**Goal of the exercise**.
Print every line of the material below word for word, with nothing changed.

Stored dataset items:
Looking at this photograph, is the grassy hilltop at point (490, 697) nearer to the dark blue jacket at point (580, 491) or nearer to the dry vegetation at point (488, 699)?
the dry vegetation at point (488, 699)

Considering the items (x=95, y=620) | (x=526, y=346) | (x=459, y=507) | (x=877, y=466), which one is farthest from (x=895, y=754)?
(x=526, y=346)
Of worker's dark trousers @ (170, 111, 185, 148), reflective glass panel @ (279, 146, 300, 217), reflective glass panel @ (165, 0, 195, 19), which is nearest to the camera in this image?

**Answer**.
Looking at this photograph, is the grassy hilltop at point (490, 697) nearer to the dark blue jacket at point (580, 491) or nearer to the dry vegetation at point (488, 699)?
the dry vegetation at point (488, 699)

Considering the items (x=95, y=620) | (x=526, y=346) | (x=459, y=507) | (x=877, y=466), which one is farthest from (x=895, y=754)?
(x=526, y=346)
Of worker's dark trousers @ (170, 111, 185, 148), reflective glass panel @ (279, 146, 300, 217), reflective glass panel @ (165, 0, 195, 19), which is nearest to the camera in this image?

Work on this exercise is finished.